* [Desafio 1]:
Nos registros, reescreva tudo desde a linha que contém "What is the physical separation" até a linha que contém "98.4 metres", trocando "parking lot" por "car park" e mantendo o restante inalterado.

*** Texto de leitura

4 - Incontroverso nos autos que a
aquisição do bem imóvel ocorreu na constância do matrimônio, sem que sua causa
de aquisição preexista ao casamento, integra a comunhão mesmo que o seu
pagamento tenha sido efetuado por apenas um dos consortes.
5 - Ante o regime legal de comunhão
parcial de bens, resulta inócua a pretensão de produção de prova oral com o
escopo de comprovar alegada ausência de contribuição do cônjuge varão na
formação do patrimônio em comum desde o início do casamento.
Agravo Retido desprovido.
Apelação Cível da Autora desprovida.” (Acórdão n. 384872, 20080110688320APC,
Relator ANGELO PASSARELI, 2ª Turma Cível, julgado em 21/10/2009, DJ 12/11/2009
p. 59)
De sua parte, o aduzido acerca da
suposta sonegação de frutos civis de imóveis integrantes do patrimônio comum do
casal[64]
também ressente-se de sustentação. A eventual sonegação ou dilapidação do
patrimônio comum no decorrer da separação de fato, ao argumento de incorreta
administração dos bens, há de ser corretamente deduzido em procedimento
próprio, na forma das regras insertas nos artigos 1.642 a 1645, todos do
Código Civil[65].

******

* [Desafio 2]:
Reproduza literalmente o trecho do texto de leitura que vai de "De sua parte, o" até "Código Civil[65].".

*** Registros a utilizar

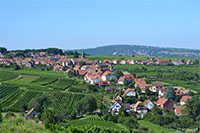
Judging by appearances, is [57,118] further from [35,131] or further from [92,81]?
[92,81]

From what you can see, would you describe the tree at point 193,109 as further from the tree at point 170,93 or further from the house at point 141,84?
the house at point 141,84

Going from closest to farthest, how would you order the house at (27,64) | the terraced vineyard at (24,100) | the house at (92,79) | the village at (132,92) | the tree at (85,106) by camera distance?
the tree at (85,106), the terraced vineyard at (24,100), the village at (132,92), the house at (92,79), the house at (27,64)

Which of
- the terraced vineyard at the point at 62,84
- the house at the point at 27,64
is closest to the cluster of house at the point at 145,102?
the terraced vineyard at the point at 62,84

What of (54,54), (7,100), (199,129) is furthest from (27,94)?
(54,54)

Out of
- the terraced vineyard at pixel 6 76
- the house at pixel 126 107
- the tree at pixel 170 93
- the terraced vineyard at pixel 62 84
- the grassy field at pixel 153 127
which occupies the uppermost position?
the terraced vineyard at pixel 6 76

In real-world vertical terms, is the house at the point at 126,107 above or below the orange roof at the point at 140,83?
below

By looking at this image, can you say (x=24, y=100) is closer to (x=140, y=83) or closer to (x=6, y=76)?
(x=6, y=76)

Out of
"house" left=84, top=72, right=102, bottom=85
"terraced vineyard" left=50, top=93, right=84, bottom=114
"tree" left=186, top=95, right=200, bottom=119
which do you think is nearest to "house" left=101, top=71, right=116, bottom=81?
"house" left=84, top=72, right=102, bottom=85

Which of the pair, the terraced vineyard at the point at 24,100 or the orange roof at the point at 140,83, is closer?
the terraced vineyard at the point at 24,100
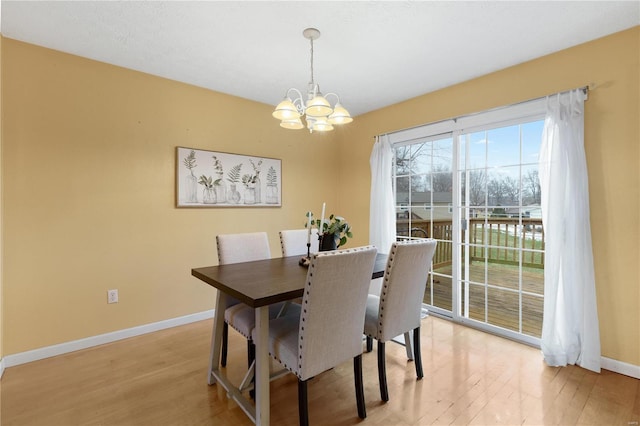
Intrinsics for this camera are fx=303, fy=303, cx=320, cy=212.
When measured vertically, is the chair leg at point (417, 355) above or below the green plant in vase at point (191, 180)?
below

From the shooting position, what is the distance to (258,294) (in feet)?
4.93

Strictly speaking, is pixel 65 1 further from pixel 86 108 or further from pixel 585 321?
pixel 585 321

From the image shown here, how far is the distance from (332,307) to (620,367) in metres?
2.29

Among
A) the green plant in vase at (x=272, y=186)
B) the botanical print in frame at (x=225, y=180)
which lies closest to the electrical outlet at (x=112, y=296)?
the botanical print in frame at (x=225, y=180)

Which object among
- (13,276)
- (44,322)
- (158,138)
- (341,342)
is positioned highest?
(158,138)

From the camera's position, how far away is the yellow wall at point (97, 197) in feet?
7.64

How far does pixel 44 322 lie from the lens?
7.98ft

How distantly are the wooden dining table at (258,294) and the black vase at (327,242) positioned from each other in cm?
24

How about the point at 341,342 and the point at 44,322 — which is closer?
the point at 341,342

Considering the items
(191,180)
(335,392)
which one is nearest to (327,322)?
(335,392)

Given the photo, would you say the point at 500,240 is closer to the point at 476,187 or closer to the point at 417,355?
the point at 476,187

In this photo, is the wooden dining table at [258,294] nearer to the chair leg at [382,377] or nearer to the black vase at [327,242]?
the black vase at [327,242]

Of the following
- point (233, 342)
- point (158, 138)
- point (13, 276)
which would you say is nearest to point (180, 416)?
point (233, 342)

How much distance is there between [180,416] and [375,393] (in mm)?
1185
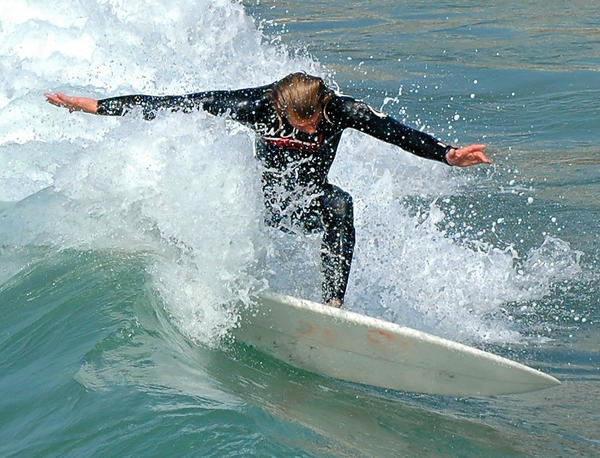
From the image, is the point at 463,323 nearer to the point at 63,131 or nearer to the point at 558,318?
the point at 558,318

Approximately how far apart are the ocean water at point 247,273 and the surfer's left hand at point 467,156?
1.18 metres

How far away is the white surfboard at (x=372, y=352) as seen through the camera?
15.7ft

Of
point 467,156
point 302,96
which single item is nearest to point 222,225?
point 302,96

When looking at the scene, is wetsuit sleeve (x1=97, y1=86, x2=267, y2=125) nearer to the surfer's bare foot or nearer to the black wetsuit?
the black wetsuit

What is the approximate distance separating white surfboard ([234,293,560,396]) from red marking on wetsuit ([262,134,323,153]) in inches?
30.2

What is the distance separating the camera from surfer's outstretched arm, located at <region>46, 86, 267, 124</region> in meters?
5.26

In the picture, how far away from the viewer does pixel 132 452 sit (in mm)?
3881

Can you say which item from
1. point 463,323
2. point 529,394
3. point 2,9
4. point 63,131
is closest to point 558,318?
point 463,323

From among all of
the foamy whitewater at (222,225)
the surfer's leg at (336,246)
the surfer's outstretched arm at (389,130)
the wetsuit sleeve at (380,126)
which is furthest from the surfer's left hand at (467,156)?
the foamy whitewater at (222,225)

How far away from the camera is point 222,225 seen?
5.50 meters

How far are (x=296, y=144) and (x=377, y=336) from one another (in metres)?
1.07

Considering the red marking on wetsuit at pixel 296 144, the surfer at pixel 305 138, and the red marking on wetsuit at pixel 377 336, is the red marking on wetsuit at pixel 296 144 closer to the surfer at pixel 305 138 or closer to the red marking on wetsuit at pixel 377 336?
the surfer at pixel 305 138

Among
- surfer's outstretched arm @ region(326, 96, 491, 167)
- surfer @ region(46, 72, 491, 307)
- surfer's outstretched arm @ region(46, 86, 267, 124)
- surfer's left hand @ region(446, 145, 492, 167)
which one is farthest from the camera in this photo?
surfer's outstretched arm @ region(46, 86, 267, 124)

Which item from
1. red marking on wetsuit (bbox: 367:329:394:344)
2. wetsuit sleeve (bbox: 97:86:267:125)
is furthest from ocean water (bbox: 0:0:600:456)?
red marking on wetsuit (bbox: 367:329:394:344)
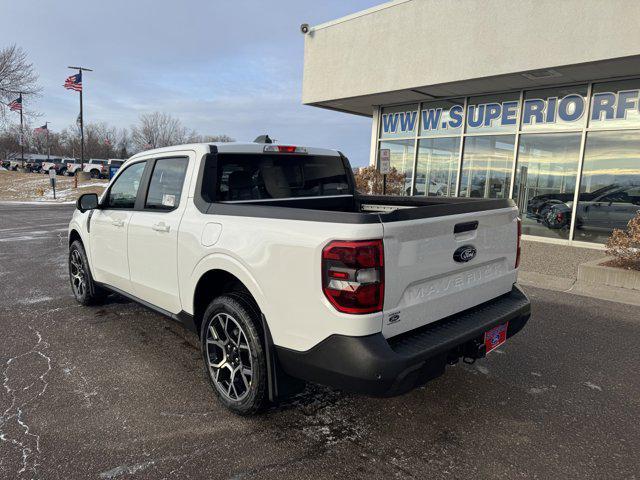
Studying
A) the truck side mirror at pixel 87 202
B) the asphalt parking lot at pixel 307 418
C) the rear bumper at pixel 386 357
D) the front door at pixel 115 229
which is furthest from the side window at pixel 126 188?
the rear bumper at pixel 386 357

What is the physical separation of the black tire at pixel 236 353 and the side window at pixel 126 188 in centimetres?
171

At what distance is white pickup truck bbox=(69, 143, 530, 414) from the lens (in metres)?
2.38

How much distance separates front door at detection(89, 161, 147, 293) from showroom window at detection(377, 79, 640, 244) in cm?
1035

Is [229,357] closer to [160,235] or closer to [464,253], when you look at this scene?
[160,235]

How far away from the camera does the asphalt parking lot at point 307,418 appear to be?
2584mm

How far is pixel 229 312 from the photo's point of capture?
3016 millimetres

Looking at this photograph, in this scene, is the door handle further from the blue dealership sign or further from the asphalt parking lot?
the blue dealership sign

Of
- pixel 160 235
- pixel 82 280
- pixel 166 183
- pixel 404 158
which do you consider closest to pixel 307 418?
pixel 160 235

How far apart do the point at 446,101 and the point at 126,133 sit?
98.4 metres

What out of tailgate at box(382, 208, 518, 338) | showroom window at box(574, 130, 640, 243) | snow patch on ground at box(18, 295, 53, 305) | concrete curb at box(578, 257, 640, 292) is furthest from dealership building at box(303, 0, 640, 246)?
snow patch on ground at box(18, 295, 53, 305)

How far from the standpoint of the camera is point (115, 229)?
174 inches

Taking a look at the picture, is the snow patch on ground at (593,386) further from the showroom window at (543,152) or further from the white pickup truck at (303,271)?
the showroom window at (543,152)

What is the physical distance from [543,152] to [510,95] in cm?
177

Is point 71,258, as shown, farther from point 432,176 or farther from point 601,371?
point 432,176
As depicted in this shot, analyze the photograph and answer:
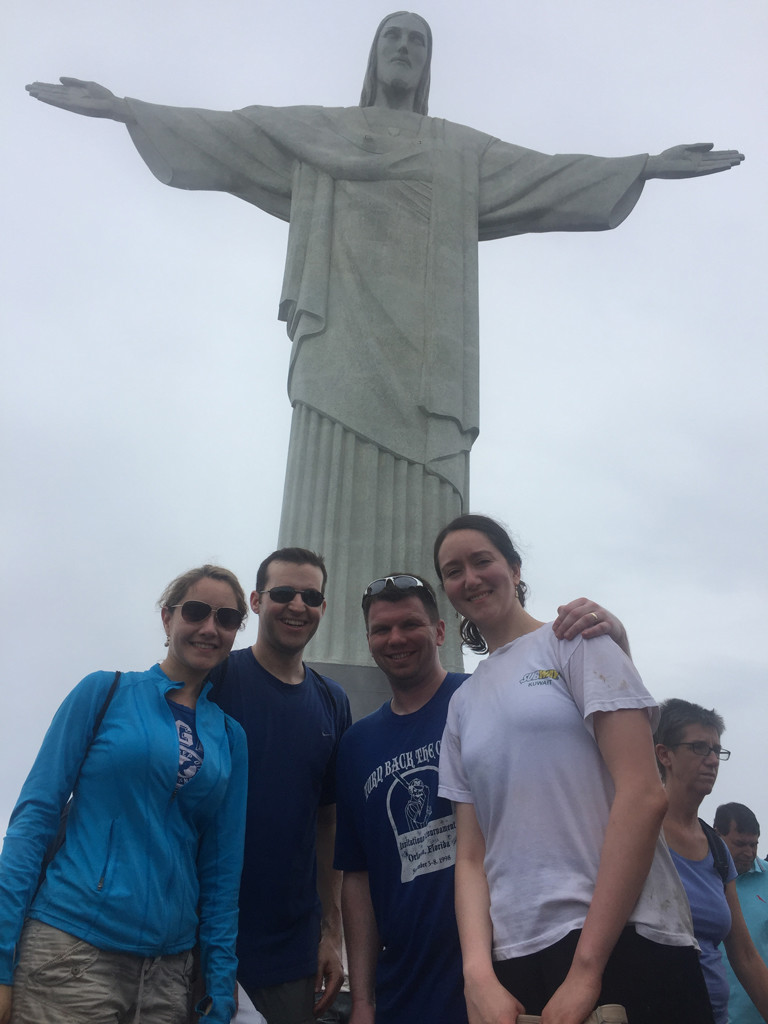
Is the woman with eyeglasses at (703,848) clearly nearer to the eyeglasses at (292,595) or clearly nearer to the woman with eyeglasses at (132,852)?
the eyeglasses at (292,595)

******

* [Resposta correta 1]:
What is the physical separation of the black tire at pixel 236 353 and the side window at pixel 126 188 in centimetres?
171

At what distance is white pickup truck bbox=(69, 143, 530, 414) from the lens (in metres)?
2.38

How much distance separates front door at detection(89, 161, 147, 293) from showroom window at detection(377, 79, 640, 244) in cm?
1035

Is [229,357] closer to [160,235] or closer to [464,253], when you look at this scene?
[160,235]

How far away from the camera does the asphalt car park at point 307,418 appear to be?
2584mm

How far is pixel 229 312 from the photo's point of capture?
3016 millimetres

Looking at this photograph, in this scene, is the door handle further from the blue dealership sign or further from the asphalt car park?
the blue dealership sign

Of
- pixel 160 235
- pixel 82 280
- pixel 166 183
- pixel 404 158
which do you consider closest to pixel 307 418?
pixel 160 235

How far apart do the point at 446,101 and the point at 126,133 sit?
98.4 metres

* [Resposta correta 2]:
De sua parte, o aduzido acerca da
suposta sonegação de frutos civis de imóveis integrantes do patrimônio comum do
casal[64]
também ressente-se de sustentação. A eventual sonegação ou dilapidação do
patrimônio comum no decorrer da separação de fato, ao argumento de incorreta
administração dos bens, há de ser corretamente deduzido em procedimento
próprio, na forma das regras insertas nos artigos 1.642 a 1645, todos do
Código Civil[65].